* **EXERCICES À TRAITER**:
**A)** Pour chacune des affirmations suivantes, indiquez par oui ou non si elle concorde avec l'article sur Alain Berset, et citez mot pour mot le passage qui tranche. (i) L'interview a paru dans le numéro du 4 mars 2023 du journal Le Temps. (ii) Alain Berset situe le début du conflit en février 2022. (iii) Alain Berset estime qu'il faut changer les règles en temps de crise.
**B)** Dans quel journal, d'après l'article sur Alain Berset, a paru son interview, s'il vous plaît ?

* **EXTRAIT CHOISI**:
15 mars 2023

Quand Alain Berset s’oppose au parti de la guerre




C’est peut-être surprenant, mais il arrive à Alain Berset, conseiller fédéral socialiste (même si ce n’est pas flagrant) et actuel président de la Confédération, de tenir des propos intelligents, à contre-courant et même courageux (quand il ne parle ni des retraites, ni des assurances maladie évidemment).

 

Alain Berset donnait en effet une interview au journal Le Temps, parue dans le numéro du 4 mars 2023. Il était interrogé sur la politique étrangère de la Confédération, principalement en lien avec la guerre en Ukraine. Il a défendu à cette occasion la politique menée par le Conseil fédéral, avec une posture globalement conservatrice – il ne faut pas changer les règles en temps de crise, ne pas toucher aux fondamentaux – et en insistant sur le rôle particulier de la Suisse. Mais il a fondé cette posture sur une analyse plutôt lucide et à contre-courant de la propagande de guerre atlantiste, avec des propos comme ceux qui suivent :

 

« Je suis très préoccupé par le climat guerrier qui règne actuellement un peu partout dans le monde, y compris en Suisse. On a l’impression que certains acteurs, même d’anciens pacifistes, sont comme emportés par l’ivresse de la guerre. Pourtant, l’histoire du continent et du XXe siècle nous a appris à rester très prudents face à une situation qui pourrait devenir extrêmement dangereuse pour l’Europe, pour la Suisse, pour le respect du droit international. Je le dis en rappelant bien sûr que cette guerre est une véritable tragédie pour l’Ukraine et pour le continent. En même temps, nous ne sommes pas naïfs. Ce conflit dure au moins depuis 2014. Nous devons prendre la mesure de la brutalité de l’invasion russe de février 2022, mais on ne peut pas faire comme si l’annexion de la Crimée en 2014 n’avait pas existé ».

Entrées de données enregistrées
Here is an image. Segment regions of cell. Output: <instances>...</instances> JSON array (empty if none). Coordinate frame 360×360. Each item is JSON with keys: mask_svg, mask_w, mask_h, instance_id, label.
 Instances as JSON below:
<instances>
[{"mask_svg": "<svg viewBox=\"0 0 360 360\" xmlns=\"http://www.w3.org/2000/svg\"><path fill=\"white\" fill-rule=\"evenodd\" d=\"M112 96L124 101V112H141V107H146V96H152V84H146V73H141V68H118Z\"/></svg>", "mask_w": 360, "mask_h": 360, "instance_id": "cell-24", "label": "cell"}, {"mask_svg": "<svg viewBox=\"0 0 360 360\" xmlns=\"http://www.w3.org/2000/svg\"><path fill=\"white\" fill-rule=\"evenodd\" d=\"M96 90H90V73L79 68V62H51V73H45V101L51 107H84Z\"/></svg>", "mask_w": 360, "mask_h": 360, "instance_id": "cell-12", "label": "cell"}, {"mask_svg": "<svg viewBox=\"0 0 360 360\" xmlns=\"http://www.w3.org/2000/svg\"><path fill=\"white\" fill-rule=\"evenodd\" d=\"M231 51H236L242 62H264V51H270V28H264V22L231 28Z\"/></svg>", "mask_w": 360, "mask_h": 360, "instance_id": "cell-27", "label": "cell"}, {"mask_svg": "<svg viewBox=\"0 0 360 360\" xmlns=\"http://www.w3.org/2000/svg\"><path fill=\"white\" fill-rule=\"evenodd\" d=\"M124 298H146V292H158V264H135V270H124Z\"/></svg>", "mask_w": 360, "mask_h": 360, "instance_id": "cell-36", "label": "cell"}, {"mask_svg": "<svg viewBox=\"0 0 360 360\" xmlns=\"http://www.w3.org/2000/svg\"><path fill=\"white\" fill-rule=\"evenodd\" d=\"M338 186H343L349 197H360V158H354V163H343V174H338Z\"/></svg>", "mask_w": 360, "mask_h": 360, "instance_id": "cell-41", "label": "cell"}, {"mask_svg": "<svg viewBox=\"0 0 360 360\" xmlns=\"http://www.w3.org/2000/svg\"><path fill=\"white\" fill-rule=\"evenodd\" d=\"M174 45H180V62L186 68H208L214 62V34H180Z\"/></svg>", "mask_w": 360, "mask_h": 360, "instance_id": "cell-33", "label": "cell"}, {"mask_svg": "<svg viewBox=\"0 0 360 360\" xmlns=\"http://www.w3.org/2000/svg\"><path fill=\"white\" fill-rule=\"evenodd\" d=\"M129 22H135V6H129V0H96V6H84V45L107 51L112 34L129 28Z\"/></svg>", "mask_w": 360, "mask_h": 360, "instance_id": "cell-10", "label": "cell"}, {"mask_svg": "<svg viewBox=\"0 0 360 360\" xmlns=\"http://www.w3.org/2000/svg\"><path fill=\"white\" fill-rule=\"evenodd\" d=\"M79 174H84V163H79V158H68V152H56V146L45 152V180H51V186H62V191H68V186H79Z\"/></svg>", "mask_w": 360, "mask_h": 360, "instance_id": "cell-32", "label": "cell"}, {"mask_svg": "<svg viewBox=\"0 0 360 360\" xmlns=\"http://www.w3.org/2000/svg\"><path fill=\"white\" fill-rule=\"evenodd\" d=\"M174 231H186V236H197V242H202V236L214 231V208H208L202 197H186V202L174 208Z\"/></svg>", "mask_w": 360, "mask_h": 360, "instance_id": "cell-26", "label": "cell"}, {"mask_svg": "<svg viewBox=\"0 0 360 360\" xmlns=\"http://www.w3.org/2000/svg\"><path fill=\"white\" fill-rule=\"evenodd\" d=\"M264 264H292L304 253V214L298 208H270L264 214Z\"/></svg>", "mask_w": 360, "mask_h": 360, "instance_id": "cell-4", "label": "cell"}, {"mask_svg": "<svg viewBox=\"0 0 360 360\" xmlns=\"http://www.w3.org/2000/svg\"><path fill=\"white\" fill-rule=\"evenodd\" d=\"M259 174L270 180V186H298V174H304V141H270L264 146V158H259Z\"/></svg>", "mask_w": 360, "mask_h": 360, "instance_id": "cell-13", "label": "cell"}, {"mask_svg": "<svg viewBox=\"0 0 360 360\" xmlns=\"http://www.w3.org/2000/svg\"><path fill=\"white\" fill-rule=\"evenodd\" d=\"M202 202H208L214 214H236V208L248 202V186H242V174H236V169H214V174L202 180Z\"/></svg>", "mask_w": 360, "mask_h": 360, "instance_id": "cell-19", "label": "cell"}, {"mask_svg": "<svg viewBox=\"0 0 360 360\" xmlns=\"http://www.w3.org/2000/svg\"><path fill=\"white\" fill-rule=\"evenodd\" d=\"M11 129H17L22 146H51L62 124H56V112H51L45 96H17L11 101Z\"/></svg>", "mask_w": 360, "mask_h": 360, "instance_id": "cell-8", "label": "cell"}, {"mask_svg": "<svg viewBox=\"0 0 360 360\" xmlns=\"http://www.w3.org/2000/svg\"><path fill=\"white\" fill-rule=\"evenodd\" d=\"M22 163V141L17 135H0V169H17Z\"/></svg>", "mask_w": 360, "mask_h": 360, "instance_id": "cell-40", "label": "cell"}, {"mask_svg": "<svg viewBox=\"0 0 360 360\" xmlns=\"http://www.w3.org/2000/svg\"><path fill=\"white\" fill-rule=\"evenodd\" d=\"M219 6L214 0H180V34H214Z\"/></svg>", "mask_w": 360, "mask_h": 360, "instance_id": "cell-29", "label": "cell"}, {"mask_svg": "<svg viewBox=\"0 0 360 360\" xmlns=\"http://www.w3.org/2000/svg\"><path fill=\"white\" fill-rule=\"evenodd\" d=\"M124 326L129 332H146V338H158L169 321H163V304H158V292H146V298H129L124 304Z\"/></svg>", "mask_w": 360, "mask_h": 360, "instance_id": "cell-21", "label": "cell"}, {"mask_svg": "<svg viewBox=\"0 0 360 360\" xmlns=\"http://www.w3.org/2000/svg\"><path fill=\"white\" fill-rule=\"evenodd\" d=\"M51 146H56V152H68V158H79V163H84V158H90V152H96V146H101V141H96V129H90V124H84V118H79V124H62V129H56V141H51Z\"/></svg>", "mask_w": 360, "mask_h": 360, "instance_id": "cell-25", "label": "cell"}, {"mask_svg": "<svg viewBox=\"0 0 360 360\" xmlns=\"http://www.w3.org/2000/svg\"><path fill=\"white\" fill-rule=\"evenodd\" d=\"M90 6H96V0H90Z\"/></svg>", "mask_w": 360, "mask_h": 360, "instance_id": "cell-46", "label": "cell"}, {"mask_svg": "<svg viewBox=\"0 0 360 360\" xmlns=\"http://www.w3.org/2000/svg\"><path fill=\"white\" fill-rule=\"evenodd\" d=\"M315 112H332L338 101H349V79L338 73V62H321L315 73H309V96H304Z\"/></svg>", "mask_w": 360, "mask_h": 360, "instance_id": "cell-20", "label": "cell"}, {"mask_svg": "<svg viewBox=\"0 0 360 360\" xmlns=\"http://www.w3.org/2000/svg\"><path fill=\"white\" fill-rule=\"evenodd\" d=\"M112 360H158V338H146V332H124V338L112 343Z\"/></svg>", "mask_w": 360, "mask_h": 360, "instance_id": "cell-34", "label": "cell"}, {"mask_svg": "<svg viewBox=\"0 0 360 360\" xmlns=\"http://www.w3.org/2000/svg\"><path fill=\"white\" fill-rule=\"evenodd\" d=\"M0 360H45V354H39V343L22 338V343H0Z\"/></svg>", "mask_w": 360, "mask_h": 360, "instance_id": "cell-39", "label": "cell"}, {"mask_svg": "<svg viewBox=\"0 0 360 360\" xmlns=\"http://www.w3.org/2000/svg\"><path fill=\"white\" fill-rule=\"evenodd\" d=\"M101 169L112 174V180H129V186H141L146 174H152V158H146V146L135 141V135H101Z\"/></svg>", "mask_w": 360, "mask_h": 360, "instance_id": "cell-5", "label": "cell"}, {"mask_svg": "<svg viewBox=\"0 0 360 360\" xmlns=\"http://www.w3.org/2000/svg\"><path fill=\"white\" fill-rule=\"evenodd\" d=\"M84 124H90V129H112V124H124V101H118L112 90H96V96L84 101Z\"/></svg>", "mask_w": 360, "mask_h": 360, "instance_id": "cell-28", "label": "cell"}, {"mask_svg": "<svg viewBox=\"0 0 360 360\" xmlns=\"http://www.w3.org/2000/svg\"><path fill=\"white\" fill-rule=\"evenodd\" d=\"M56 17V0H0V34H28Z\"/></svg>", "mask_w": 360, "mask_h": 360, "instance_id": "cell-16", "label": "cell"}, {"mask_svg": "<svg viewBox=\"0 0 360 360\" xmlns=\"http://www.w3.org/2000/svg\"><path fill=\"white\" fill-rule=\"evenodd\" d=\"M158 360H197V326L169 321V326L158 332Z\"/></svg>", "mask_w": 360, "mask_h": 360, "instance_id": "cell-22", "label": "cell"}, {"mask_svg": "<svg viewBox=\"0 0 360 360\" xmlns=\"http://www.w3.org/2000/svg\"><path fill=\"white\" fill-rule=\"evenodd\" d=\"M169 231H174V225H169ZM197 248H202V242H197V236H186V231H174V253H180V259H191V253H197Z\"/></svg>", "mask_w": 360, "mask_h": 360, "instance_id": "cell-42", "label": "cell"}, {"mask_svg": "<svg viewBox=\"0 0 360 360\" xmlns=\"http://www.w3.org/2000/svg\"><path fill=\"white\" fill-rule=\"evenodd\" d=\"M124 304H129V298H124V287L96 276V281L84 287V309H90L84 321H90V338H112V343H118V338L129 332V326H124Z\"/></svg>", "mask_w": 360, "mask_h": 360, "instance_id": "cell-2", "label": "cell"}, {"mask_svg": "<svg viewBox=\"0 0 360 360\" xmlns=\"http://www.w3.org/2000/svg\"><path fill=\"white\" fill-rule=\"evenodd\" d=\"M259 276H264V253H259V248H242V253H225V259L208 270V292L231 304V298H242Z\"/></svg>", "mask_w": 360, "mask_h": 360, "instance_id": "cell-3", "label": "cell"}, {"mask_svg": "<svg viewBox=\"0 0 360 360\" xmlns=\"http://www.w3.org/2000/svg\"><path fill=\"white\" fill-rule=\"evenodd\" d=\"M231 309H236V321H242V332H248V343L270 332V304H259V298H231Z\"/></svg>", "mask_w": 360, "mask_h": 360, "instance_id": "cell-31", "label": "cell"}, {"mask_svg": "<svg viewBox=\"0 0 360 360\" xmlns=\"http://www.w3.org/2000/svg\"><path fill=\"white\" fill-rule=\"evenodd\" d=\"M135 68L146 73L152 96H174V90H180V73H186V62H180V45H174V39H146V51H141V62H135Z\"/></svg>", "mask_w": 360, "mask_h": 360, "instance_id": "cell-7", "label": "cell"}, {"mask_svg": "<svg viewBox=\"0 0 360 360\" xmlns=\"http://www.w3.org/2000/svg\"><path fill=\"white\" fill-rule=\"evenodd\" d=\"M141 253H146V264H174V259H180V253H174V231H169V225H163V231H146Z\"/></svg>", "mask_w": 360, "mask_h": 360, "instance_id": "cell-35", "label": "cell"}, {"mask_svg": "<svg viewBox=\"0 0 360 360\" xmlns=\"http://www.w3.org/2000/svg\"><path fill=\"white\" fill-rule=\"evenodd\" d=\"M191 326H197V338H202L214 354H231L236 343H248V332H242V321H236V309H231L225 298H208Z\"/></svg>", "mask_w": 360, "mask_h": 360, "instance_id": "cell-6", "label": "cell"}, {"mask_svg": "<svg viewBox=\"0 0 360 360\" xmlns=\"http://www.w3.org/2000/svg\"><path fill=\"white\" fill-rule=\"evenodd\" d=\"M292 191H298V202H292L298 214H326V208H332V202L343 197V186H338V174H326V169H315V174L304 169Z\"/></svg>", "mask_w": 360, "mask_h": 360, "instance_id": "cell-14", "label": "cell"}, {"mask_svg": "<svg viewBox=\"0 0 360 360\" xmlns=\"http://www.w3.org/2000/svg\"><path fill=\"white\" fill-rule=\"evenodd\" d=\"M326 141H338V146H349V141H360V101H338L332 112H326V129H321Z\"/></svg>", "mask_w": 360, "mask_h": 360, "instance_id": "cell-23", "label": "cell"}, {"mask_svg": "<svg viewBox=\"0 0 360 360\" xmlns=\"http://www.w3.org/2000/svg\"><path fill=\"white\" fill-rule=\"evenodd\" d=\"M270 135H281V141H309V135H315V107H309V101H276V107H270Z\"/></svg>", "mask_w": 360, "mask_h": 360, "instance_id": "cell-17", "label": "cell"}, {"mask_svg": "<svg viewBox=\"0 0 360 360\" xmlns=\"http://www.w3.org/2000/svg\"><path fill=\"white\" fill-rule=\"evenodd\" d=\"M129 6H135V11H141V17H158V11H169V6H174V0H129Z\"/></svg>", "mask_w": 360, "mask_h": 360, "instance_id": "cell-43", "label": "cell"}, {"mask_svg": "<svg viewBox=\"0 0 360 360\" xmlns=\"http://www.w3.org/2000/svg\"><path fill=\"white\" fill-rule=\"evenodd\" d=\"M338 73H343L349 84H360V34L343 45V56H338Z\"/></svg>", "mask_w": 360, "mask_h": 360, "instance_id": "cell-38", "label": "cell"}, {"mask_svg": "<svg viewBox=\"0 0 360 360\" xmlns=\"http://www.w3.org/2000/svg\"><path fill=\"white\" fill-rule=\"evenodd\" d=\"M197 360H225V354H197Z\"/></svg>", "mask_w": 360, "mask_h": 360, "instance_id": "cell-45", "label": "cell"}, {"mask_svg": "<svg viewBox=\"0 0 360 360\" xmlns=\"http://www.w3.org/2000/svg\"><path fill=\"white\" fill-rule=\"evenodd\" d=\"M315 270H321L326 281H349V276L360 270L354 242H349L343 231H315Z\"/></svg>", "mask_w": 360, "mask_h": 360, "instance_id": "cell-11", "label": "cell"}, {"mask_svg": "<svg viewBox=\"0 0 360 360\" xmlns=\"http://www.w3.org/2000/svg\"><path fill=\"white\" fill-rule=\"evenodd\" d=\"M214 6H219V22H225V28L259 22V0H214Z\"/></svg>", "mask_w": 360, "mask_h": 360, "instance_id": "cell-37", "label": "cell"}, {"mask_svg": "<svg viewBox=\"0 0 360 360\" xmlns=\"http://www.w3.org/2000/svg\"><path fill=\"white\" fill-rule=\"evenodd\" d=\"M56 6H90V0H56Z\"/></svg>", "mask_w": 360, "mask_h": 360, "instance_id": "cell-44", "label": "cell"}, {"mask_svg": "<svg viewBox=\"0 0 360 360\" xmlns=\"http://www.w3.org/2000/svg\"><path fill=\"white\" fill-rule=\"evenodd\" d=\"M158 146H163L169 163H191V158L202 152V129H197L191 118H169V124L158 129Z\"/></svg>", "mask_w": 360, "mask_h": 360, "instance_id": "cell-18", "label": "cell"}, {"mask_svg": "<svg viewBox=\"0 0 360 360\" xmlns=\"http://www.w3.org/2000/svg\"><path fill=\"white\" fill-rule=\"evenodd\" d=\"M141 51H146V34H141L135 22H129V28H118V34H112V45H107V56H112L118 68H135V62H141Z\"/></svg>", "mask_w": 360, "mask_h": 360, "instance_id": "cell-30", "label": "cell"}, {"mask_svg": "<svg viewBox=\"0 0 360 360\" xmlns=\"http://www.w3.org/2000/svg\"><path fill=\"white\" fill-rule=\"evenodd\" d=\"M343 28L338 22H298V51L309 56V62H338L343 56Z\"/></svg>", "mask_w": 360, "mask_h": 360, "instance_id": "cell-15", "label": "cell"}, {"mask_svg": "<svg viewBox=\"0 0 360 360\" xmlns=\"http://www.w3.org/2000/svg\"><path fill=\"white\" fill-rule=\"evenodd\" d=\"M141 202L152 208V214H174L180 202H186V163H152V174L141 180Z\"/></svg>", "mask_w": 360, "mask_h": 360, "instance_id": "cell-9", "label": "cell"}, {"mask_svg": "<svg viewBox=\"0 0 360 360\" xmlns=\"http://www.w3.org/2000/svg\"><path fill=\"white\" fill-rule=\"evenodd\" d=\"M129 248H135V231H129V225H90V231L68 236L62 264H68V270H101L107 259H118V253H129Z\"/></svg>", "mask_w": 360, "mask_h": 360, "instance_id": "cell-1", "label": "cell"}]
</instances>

* **RÉPONSES AUX EXERCICES**:
**A)**
(i) Oui : « parue dans le numéro du 4 mars 2023 ».
(ii) Non : « Ce conflit dure au moins depuis 2014. »
(iii) Non : « il ne faut pas changer les règles en temps de crise ».

**B)** Dans le journal Le Temps.